MCT: Wow, that’s very hard to choose. Some of the most outstanding and beautiful films of all-time are directed by women! During my years in London, I was deeply connected with the work of Trinh T. Minh-ha, a Vietnamese filmmaker. More recently, Nadine Labaki’s “Capernaum,” Ava DuVernay’s “13th,” Marguerite Duras’ ” India Song,” Sofia Coppola’s “Lost in Translation,” Petra Costa’s “Elena,” Mira Nair’s “Salaam Bombay!,” Kira Muratova’s “The Asthenic Syndrome,” and Jane Campion’s “The Piano” and “An Angel At My Table.”
Today I would go for” American Psycho” by Mary Harron. Harron has always been this director with an interesting form of expressing her feminism. She refuses to fit into any ideological framework, and explores stories about psychopaths and outcasts without trying to explain, justify, or condemn their behavior.
I think “American Psycho” was ahead of its time, and all of these themes have become so important in the years since, especially given the interest in male anti-heroes and toxic masculinity.
W&H: How are you adjusting to life during the COVID-19 pandemic? Are you keeping creative, and if so, how?
MCT: I would say that I am keeping the sentinel rather than a creative process, as my country has become a global epicenter of the outbreak. Brazil is in a period of chaos by design. It is necessary to be aware facing up to Bolsonaro’s policy of death. We are being subjected to a horrific result of a structural denialism and far right extremist Propaganda.
W&H: The film industry has a long history of underrepresenting people of color onscreen and behind the scenes and reinforcing — and creating — negative stereotypes. What actions do you think need to be taken to make Hollywood and/or the doc world more inclusive?

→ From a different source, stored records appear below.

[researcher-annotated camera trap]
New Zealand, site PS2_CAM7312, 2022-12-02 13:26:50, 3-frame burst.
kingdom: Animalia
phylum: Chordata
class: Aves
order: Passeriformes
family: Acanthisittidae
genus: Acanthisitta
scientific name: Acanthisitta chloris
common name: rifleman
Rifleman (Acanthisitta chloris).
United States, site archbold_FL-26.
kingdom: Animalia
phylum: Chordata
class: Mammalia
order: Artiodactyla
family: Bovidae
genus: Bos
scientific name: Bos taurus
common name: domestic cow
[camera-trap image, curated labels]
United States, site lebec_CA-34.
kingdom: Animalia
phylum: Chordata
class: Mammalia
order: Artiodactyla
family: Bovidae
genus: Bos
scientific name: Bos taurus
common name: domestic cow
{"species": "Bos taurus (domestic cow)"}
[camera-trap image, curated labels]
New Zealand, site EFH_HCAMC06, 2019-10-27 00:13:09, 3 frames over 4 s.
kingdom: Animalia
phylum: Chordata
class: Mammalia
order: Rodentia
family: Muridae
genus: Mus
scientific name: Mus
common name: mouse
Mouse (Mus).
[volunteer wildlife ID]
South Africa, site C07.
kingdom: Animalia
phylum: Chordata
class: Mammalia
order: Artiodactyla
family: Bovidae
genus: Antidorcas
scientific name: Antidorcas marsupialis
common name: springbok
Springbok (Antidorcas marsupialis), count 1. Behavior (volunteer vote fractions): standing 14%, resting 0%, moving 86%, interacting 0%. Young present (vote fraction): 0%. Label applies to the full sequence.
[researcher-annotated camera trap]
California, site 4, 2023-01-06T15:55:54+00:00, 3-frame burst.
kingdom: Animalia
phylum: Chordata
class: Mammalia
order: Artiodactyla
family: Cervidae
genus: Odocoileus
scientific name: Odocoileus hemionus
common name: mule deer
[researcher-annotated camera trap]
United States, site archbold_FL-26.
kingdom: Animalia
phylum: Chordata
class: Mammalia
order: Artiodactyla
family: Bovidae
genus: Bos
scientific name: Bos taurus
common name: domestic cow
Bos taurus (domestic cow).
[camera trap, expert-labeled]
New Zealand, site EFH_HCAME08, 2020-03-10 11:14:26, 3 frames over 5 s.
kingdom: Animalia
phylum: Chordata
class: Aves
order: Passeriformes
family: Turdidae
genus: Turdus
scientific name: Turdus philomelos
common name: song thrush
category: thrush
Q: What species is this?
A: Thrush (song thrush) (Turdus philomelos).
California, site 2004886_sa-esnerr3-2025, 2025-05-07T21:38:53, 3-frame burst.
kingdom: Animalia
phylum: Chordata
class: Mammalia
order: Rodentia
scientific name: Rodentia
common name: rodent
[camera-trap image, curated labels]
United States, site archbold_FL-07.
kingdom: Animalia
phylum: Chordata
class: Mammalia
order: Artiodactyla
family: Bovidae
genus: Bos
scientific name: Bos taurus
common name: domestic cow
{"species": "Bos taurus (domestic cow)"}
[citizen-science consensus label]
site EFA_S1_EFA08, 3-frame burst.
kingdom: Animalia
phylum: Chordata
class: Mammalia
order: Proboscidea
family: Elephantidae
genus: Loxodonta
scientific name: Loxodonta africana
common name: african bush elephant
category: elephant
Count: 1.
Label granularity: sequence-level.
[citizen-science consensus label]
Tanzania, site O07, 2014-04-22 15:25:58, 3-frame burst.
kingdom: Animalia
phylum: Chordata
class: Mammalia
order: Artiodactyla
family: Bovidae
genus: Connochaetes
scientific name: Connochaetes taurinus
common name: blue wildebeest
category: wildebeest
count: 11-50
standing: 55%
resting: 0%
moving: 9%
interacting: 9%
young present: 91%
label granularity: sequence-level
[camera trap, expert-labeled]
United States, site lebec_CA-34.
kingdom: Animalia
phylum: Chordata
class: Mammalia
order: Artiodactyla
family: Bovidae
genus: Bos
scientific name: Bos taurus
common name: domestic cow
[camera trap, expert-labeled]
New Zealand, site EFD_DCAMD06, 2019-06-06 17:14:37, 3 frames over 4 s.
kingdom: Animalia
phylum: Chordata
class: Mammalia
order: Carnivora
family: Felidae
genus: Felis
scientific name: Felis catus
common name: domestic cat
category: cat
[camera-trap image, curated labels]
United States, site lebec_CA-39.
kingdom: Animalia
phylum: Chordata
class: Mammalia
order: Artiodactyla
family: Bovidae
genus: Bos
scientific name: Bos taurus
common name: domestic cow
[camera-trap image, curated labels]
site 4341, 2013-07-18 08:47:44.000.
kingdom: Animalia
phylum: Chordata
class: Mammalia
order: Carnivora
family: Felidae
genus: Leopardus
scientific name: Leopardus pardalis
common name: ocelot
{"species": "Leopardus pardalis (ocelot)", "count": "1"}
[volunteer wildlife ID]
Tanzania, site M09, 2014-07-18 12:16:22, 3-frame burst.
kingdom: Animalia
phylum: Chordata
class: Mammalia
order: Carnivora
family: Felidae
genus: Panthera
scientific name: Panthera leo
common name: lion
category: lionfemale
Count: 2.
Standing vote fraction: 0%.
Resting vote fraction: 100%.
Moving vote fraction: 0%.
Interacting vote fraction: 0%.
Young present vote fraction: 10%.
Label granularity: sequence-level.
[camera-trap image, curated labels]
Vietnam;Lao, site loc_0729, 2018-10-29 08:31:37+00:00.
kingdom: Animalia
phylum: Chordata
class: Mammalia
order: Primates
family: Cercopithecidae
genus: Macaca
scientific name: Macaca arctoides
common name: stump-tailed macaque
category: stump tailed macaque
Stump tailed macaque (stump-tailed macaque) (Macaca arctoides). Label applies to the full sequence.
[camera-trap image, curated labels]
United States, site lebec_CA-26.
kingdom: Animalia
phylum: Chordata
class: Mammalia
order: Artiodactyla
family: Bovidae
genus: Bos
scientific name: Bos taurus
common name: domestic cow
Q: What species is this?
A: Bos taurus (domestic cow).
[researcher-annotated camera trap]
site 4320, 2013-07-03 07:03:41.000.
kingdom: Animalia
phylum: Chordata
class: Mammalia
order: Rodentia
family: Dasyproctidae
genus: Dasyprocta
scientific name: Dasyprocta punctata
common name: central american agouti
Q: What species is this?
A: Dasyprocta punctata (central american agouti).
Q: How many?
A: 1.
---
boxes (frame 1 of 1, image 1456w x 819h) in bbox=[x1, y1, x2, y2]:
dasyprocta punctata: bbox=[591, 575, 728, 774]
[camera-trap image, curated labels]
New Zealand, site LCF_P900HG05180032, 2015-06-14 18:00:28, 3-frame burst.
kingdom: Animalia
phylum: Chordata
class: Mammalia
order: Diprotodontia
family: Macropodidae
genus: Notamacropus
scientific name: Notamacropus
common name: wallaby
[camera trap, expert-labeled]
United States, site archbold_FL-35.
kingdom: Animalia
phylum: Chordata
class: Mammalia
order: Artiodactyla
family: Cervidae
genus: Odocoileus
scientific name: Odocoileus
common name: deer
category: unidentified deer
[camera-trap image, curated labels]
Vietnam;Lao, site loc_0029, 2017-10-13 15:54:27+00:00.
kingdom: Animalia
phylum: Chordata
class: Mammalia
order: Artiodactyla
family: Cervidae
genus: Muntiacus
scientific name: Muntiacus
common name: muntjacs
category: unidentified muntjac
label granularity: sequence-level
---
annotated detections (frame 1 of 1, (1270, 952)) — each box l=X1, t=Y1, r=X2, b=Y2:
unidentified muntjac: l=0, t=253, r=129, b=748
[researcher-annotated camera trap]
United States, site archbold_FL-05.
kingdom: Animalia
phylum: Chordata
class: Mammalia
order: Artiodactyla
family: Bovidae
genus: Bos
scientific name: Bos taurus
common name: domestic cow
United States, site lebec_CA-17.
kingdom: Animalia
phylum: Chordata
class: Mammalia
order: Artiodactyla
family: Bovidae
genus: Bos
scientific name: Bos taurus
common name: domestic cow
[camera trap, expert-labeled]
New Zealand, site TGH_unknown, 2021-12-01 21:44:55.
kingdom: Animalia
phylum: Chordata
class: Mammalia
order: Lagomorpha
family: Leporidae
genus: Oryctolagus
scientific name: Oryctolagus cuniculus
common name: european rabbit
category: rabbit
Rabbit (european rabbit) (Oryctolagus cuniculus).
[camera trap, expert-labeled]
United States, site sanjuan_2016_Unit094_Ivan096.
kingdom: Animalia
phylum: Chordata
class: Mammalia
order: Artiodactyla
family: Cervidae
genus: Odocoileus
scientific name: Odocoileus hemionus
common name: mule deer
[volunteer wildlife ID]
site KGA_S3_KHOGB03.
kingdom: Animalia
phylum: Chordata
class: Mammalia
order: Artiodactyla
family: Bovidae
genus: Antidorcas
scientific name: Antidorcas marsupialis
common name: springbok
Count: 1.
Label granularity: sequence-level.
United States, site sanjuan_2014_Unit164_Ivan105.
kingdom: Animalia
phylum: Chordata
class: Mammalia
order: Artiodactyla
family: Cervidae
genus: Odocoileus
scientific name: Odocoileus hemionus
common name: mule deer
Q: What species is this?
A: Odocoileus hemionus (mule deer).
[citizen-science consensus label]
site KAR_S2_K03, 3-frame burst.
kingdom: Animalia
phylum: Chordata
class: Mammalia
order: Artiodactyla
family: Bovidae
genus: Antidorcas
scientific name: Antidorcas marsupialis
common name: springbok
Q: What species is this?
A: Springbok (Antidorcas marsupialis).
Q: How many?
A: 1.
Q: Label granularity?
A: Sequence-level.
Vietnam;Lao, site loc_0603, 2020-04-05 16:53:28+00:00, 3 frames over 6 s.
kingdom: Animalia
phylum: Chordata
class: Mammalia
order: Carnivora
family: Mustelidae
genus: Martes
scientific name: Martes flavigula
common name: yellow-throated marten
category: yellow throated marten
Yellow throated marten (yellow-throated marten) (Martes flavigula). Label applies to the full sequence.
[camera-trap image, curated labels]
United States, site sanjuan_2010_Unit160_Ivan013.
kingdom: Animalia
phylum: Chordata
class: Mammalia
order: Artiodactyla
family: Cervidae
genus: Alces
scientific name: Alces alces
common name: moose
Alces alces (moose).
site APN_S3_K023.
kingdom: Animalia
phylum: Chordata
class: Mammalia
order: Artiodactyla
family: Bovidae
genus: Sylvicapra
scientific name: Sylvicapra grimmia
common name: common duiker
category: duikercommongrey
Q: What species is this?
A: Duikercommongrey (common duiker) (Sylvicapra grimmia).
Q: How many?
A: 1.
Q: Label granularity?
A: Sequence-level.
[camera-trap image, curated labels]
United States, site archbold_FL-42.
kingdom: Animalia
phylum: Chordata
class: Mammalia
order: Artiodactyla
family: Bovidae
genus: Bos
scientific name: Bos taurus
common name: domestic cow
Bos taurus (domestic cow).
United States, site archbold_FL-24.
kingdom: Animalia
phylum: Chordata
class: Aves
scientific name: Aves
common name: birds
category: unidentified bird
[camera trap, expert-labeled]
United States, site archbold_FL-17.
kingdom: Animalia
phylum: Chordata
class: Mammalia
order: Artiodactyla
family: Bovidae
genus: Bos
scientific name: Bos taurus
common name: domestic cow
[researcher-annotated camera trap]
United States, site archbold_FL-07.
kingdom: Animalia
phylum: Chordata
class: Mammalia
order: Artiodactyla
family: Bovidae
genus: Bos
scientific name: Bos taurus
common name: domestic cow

MCT: It is time to allow storytellers to share stories from the perspective of a lived experience rather than a studio fabrication. I would say that there must be a turning point to the never-ending white male lens to a sort of “multifaceted lens”: multi race, multi language, and multi genre experiences colliding to each other make interesting films.
We must not continue creating diversity clones of what is already there. We have to listen. To learn. To take the next step. We have all to stand up by creating a culture where bias, stereotypes, and racism are unacceptable, where everyone feel safe working and represented.
Media historically depicts stereotypical representations for people of color and women, whether through Hollywood or on the news. The same bias go for Muslims, Asians, Latinos, and LGBTQ populations. There is no more place for that.
Humanity is this beautiful myriad and seeing oneself on screen is crucial as society is not monolithic.